With the help of the tidytext package, we now build our \(n\)-grams.

unigram <- corpus_td %>%
  unnest_tokens(unigram, text)

bigram <- corpus_td %>%
  unnest_tokens(bigram, text, token = "ngrams", n=2)

trigram <- corpus_td %>%
  unnest_tokens(trigram, text, token = "ngrams", n=3)

quadgram <- corpus_td %>%
  unnest_tokens(quadgram, text, token = "ngrams", n=4)

pentagram <- corpus_td %>%
  unnest_tokens(pentagram, text, token = "ngrams", n=5)

hexagram <- corpus_td %>%
  unnest_tokens(hexagram, text, token = "ngrams", n=6)
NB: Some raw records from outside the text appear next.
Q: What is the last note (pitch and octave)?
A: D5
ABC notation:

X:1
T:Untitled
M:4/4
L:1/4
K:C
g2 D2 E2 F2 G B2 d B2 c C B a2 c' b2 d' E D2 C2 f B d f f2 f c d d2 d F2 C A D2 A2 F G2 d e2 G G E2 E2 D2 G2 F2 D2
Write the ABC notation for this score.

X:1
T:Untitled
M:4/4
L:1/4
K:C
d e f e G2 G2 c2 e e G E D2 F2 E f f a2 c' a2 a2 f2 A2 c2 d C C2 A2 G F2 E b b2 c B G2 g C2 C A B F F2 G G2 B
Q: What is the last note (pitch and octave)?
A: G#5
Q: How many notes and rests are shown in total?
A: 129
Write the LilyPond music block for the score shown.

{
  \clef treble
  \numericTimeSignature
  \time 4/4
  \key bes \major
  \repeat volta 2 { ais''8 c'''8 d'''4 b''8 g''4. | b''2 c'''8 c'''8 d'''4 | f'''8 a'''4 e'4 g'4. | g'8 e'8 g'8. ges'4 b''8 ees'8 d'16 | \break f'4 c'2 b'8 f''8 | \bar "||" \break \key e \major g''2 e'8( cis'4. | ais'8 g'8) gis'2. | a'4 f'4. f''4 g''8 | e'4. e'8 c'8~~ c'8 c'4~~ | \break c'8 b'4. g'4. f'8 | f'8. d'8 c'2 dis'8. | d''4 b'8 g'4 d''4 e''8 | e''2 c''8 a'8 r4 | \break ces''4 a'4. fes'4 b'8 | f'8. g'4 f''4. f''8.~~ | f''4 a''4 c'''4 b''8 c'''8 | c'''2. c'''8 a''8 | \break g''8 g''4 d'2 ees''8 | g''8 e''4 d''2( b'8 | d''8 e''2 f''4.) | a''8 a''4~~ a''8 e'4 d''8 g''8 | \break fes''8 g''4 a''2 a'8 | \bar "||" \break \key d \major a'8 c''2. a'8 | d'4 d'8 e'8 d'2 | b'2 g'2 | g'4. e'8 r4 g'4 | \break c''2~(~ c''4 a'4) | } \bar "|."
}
The following function is used for plotting the most frequent \(n\)-grams in our sample data.

plot_freq <- function(data, text,  n=10){
  #data <- enquo(data)
  text <- enquo(text)
  data %>%
    count(!!text) %>%
    top_n(n, n) %>%
    mutate(text := fct_reorder(!!text, n)) %>%
    ggplot(., aes_(quo(text), quo(n))) + 
    geom_bar(stat = "identity") +
    coord_flip()
}
plot_freq(unigram, unigram,  n=20)

plot_freq(bigram, bigram, n=20)

plot_freq(trigram, trigram, n=20)

plot_freq(quadgram, quadgram, n=20)

plot_freq(pentagram, pentagram, n=20)

plot_freq(hexagram, hexagram, n=15)

Next Steps

In this report, we have conducted exploratory data analysis and built \(n\)-grams which we will use as foundations of our text-predictive model. The following tasks should now be done:

  • Study more about Natural Language Processing (NLP).
  • Attempt cleaning the whole data set by breaking the files down into smaller pieces, cleaning each piece, and merging the results.
  • Review machine learning algorithms and look for a strategy on how to build the model for the text prediction.